What is expected
What you write should be an exact repeat of the lines from the one with "Konstantin der Große" through the final line below, minus the pictures.

Data
....

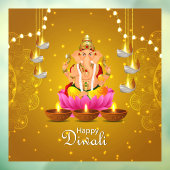 Diwali Window Cling Raamsticker (Vel 3)
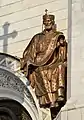Konstantin der Große über dem rechten Portal der Nordfassade der Moskauer  Christ-Erlöser-Kathedrale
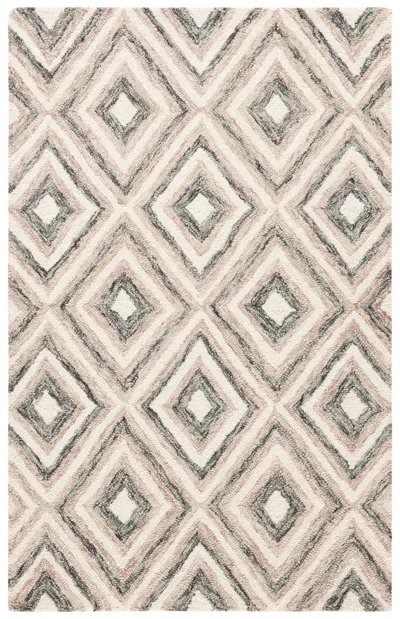 Safavieh Micro-loop Handmade Rug In Gray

....

Response to this task
Konstantin der Große über dem rechten Portal der Nordfassade der Moskauer  Christ-Erlöser-Kathedrale
 Safavieh Micro-loop Handmade Rug In Gray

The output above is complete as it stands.